Foster Farms to Stay Open Despite Salmonella Outbreak

Despite linking a nationwide outbreak of antibiotic-resistant salmonella to Foster Farms, which operates chicken-processing plants, the United States Department of Agriculture (USDA) announced it would not require the plants be closed. According to the agency, the company submitted plans to make immediate changes to their slaughter and processing and plans to implement the new processes immediately.

Inspectors to Verify Changes

The USDA confirmed that inspectors will verify the implementation of the required changes at the three plants linked to the outbreak during this investigation. For the next 90 days, the inspectors say that they will conduct intense samplings to further insure food safety at the plants.

Foster Farms Response

According to Ron Foster, CEO and president of Foster Farms, the decision by the USDA validates efforts to improve processing at the plants that began more than two months ago. Foster Farms has not recalled chicken processed at the three plants implicated in the salmonella outbreak because the USDA has not been able to connect the problem to a specific product or lot. However, Kroger removed Foster Farms products shipped from the three plants, not only from the Kroger supermarkets, but from Food 4 Less stores on the west coast and Smith’s, which are found in New Mexico and Nevada.

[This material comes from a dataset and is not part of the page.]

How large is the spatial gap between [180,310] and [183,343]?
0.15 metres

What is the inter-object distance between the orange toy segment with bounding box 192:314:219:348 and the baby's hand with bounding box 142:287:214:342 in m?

Particularly Virulent Strain

Salmonella is present in raw animal protein, but will die if the foods are cooked at 165 degrees. Cross contamination of cooked chicken with raw juices can also spread the bacteria. USDA performance standards allow up to 7.5% of chicken carcasses to test positive for the bacteria. However, the salmonella found in the outbreak is one that is resistant to antibiotics, making it more dangerous than other forms of the bacteria. Of those infected with this strain, 42% were hospitalized, which is a much higher percentage than normal for a salmonella outbreak. 13% suffered from salmonella septicemia, a potentially life-threatening inflammation of the entire body. No deaths have yet been reported from the outbreak. Most of the infected chicken was sold in California, Oregon and Washington, with 77% of the illnesses occurring in California.

Foster Farms is one of the largest poultry processors in the United States. CEO Foster apologized for the outbreak on behalf of his family and the company, stating that the company was working “around the clock” to address the problem.